Which lines in the entries below contain the word "nearest"? Copy out each of those lines in full.

%%

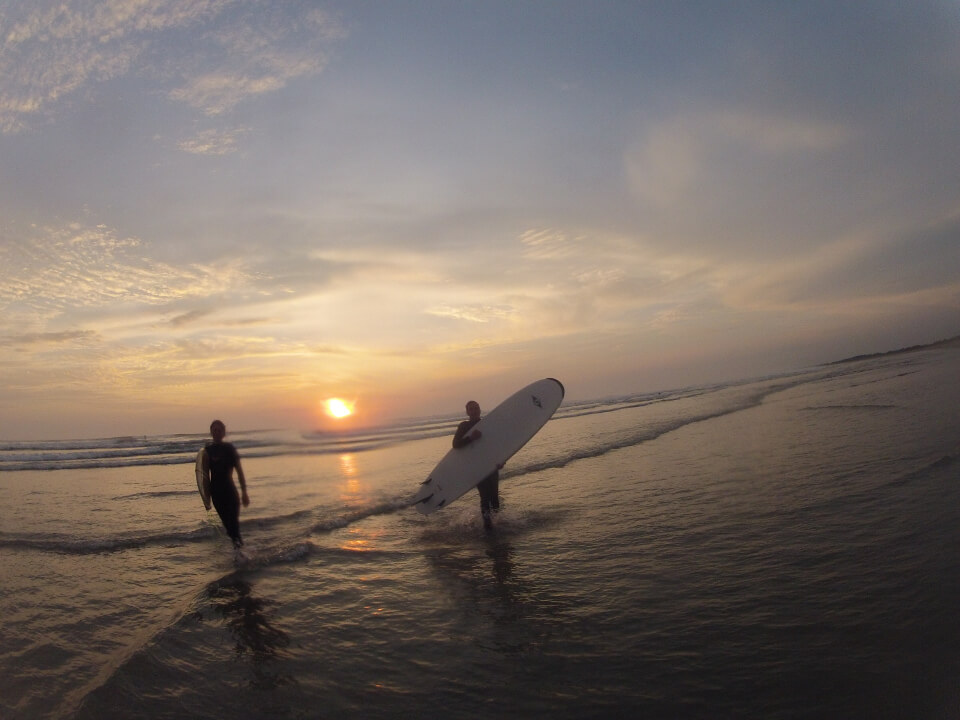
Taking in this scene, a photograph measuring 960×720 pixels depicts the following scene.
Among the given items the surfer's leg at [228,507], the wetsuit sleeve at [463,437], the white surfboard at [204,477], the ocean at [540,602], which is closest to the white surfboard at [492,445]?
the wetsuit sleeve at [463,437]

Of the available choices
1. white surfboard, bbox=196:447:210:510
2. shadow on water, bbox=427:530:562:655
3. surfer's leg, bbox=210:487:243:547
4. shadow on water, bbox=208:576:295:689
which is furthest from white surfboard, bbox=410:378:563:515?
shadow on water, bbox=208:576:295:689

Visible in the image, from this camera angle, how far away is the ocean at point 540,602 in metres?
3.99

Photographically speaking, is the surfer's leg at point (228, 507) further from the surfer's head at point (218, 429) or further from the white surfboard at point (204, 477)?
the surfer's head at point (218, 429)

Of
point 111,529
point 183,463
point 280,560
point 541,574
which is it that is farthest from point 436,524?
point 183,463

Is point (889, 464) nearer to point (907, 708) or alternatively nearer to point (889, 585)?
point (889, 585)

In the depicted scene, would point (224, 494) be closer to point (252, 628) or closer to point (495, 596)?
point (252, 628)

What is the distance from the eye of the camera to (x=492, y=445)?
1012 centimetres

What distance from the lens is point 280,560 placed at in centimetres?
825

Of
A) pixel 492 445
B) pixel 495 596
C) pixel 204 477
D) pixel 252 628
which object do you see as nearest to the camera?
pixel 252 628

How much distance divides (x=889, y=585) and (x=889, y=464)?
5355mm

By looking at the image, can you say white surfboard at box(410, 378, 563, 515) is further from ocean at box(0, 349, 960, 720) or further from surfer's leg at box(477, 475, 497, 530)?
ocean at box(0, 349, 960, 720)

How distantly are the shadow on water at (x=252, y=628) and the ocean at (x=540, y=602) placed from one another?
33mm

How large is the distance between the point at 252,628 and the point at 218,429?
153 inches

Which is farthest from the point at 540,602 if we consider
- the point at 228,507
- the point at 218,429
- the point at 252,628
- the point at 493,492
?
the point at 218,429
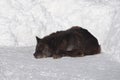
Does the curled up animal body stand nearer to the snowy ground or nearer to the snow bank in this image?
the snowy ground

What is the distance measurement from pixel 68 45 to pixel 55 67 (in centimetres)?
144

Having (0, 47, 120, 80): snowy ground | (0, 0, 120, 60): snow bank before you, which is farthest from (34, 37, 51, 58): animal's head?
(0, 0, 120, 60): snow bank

%%
%%

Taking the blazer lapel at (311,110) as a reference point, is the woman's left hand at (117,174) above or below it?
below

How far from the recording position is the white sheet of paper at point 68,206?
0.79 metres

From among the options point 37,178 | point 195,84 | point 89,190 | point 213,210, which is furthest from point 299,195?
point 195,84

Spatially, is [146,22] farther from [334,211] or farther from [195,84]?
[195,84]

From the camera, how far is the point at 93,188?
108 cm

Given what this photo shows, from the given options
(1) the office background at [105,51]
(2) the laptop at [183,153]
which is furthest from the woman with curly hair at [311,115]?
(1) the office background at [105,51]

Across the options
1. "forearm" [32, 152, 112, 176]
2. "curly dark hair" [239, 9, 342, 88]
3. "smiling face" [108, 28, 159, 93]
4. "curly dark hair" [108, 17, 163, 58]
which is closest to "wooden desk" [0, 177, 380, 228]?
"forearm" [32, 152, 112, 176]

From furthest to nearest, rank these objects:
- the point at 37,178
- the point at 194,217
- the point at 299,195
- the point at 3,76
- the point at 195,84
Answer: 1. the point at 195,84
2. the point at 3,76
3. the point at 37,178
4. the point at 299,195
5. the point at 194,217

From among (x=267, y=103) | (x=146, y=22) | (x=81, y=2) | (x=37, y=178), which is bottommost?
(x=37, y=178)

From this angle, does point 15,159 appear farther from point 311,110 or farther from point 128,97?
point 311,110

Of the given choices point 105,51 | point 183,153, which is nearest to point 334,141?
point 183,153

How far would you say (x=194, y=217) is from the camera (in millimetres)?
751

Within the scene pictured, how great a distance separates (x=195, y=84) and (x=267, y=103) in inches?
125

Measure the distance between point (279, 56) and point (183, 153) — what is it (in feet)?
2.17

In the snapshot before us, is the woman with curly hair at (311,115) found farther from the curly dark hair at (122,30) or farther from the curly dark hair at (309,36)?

%%

▸ **RESULT OF THE TASK**:
which object do you see as nearest to the camera?
From furthest to nearest, rank these objects:
Of the given choices point 105,51 | point 183,153, which is nearest to point 334,141?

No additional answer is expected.